PROBLEM SET>
1 - According to the passage on scale in spatial analysis, what do the two parameters nx and ny specify in the call to quadrat count?
2 - Reproduce the part of the passage on scale in spatial analysis starting with "You’ll notice in" and going on through "to you) way.".

───── GIVEN PASSAGE ─────

The importance of scale in detecting deviations from CSR

You’ll notice in the above code that we set two parameters in the call to quadrat count: nx and ny. These two values specify the number of quadrats to create on the x and y axes. Larger values result in smaller quadrats (and vice versa). If we follow the lead of ecologists and define scale as the grain (the area covered by the smallest observation) and extent (the total area under consideration), then we can see that changing nx and ny also changes the grain and the scale of the analysis. You’ll explore this more in this week’s homework. We’ll explore other tests for CSR next week when we dive into point process models a bit more. The point to take away from all of this is that at different scales, processes that are not random may appear that way just because of the way we’ve structured our analysis. We’ll illustrate that point a second (and probably more common to you) way.

Scale and regression models

We talked a bit about how spatial autocorrelation in the residuals of a regression model can be a problem for interpreting covariate effects. We’ll talk more about that in the next few weeks, but there’s another challenge with using spatially derived data in regression modeling. Namely the decision about what to include and what not to. That is, if we have a continuously distributed predictor (contained in a raster) and some sample points, how do we decide what value to assign to those points when trying to fit a model that predicts our events? In practice, we do this using some sort of buffer, but the impact of the size of the buffer may not always be apparent!! Let’s simulate some data to explore this.

───── THE DATA ─────

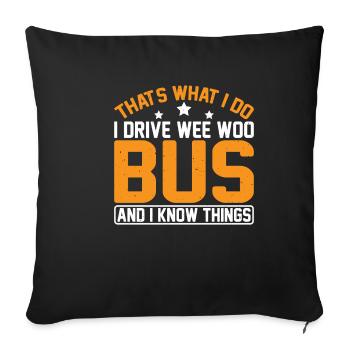 Je conduis un bus Wee Woo et je sais des choses 7 - Housse de coussin décorative 45 x 45 cm - noir - Devant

─────

PROBLEM SOLUTIONS>
1 - They specify the number of quadrats to create on the x and y axes.

2 -
You’ll notice in the above code that we set two parameters in the call to quadrat count: nx and ny. These two values specify the number of quadrats to create on the x and y axes. Larger values result in smaller quadrats (and vice versa). If we follow the lead of ecologists and define scale as the grain (the area covered by the smallest observation) and extent (the total area under consideration), then we can see that changing nx and ny also changes the grain and the scale of the analysis. You’ll explore this more in this week’s homework. We’ll explore other tests for CSR next week when we dive into point process models a bit more. The point to take away from all of this is that at different scales, processes that are not random may appear that way just because of the way we’ve structured our analysis. We’ll illustrate that point a second (and probably more common to you) way.